TASK DESCRIPTION: Your answer must be an exact copy of the data below, minus any pictures.

Source records:
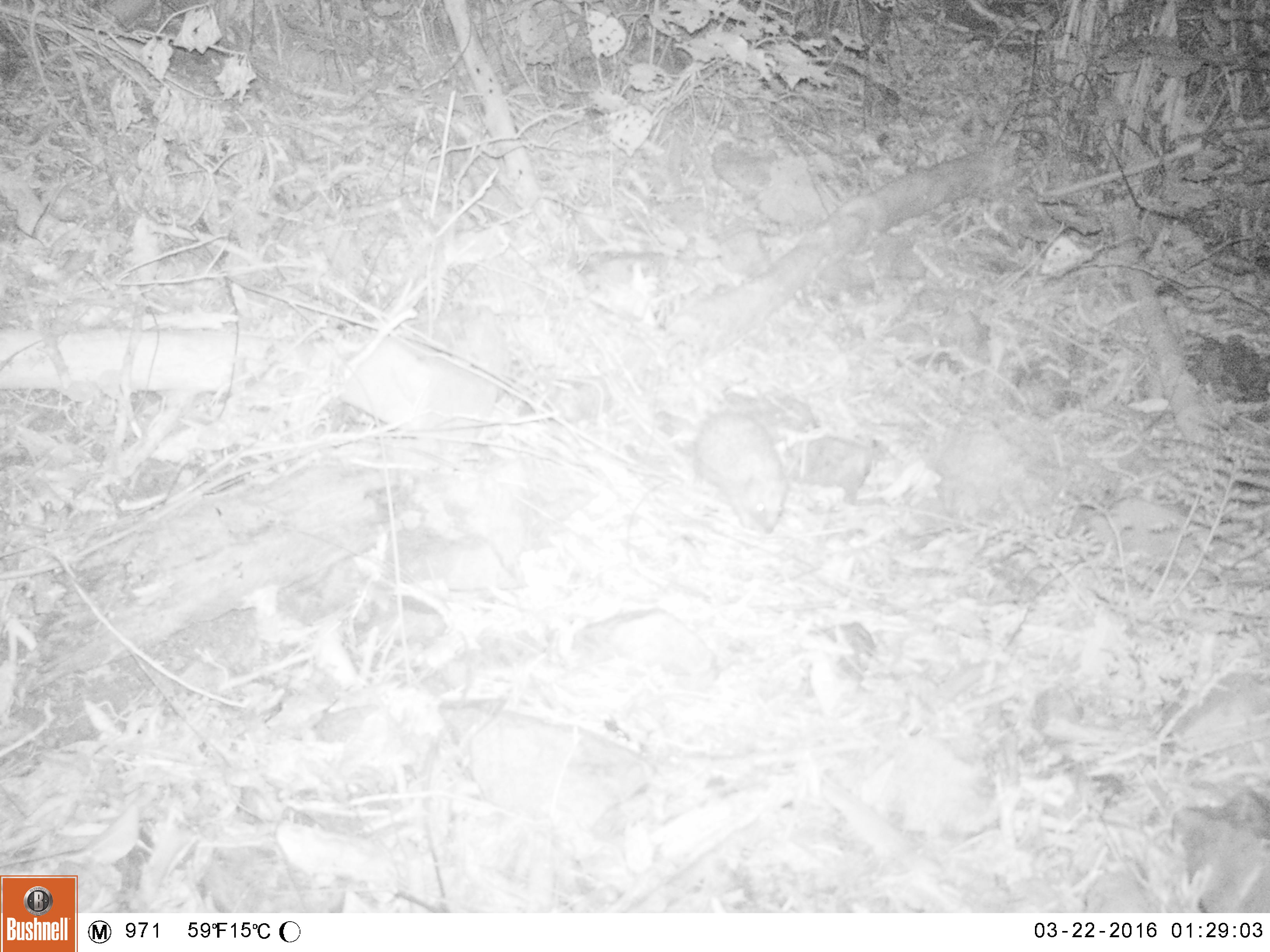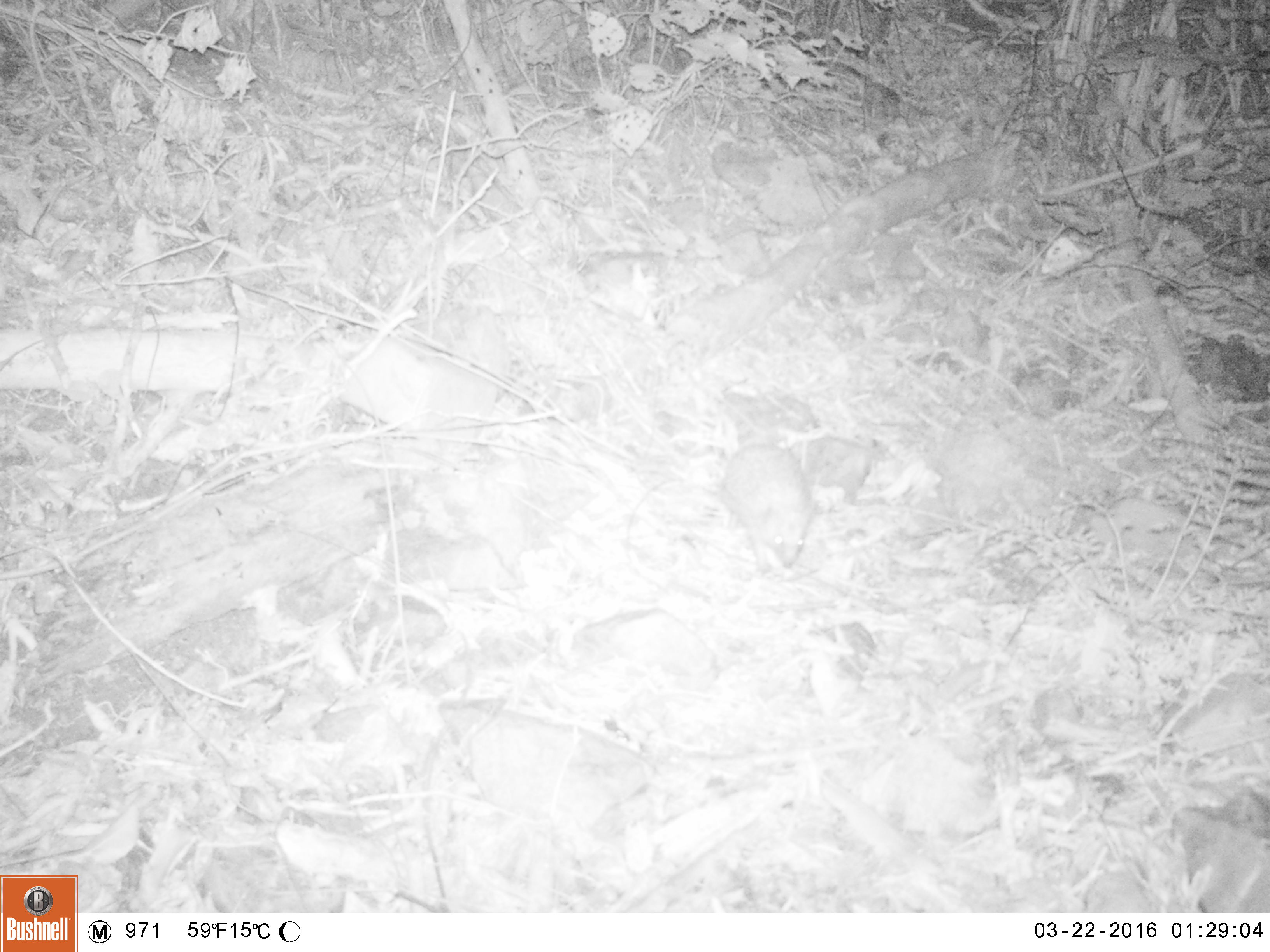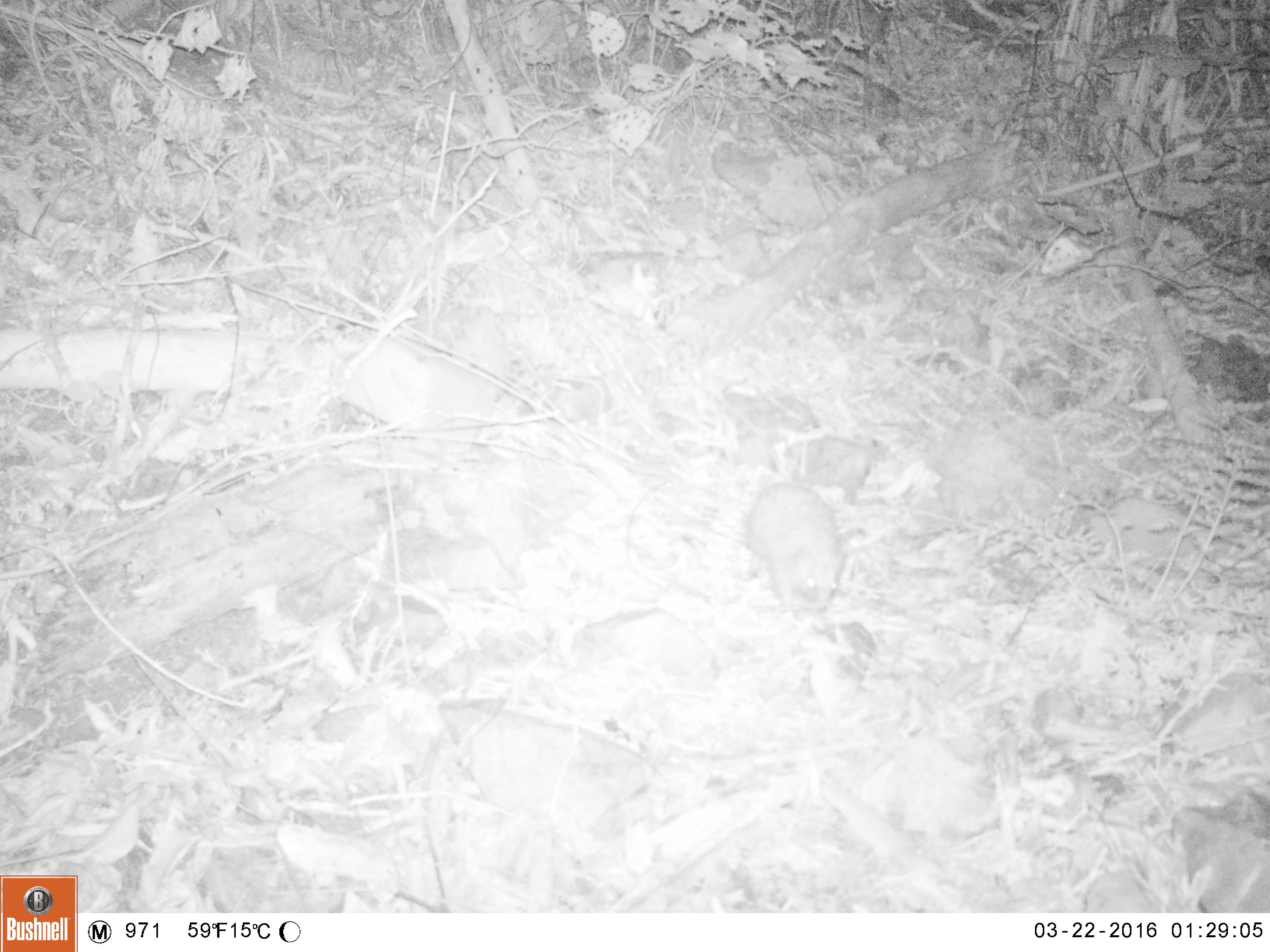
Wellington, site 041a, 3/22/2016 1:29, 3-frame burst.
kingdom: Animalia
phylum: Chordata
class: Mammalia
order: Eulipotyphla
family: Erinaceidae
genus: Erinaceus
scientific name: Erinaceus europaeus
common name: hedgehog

COMPLETED EXERCISE:
Wellington, site 041a, 3/22/2016 1:29, 3-frame burst.
kingdom: Animalia
phylum: Chordata
class: Mammalia
order: Eulipotyphla
family: Erinaceidae
genus: Erinaceus
scientific name: Erinaceus europaeus
common name: hedgehog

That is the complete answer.